TEXT UNDER STUDY -
Segment Open

Mar 28, 2020

The 5 Gay Connections of "Night of the Living Dead"

Take a good look at this physique. The chest, the biceps, the interplay of muscles when he moves, the butt-and-baket close-ups.

Unless you contact his children and ask for family photos, this is the only time you will see Keith Wayne, aka Ronnie Hartmann, the Teen Hunk in Night of the Living Dead (1968).  His only movie role;  he was a Pittsburgh-area singer cast for his muscles rather than his acting ability.  Afterwards he continued his musical career, and then became a chiropractor.

Gay Connetion #1: the intimate attention to Keith's physique (although he seems to have been straight in real life).

Segment Closed

TASKS TO COMPLETE -
1. Echo the blog post about Night of the Living Dead word for word, starting at "Take a good" and ending at "became a chiropractor.".
2. According to the blog post about Night of the Living Dead, what did the actor who played the Teen Hunk do after his only movie role?
3. In the blog post about Night of the Living Dead, what names and titles for the actor appear in the sentence beginning "Unless you contact his children"? List them all.

DATA -
Segment Open

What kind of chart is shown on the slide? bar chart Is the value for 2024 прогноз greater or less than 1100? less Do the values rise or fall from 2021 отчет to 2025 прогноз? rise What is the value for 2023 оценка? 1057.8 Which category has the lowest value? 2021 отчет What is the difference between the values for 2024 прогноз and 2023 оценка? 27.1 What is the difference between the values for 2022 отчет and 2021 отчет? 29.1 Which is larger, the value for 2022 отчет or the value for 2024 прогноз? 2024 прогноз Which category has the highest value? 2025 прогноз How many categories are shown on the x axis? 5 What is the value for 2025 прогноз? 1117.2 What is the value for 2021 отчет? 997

Segment Closed

PER-TASK ANSWERS -
1.
Take a good look at this physique. The chest, the biceps, the interplay of muscles when he moves, the butt-and-baket close-ups.

Unless you contact his children and ask for family photos, this is the only time you will see Keith Wayne, aka Ronnie Hartmann, the Teen Hunk in Night of the Living Dead (1968).  His only movie role;  he was a Pittsburgh-area singer cast for his muscles rather than his acting ability.  Afterwards he continued his musical career, and then became a chiropractor.

2. He continued his musical career and then became a chiropractor.

3.
- Keith Wayne
- Ronnie Hartmann
- the Teen Hunk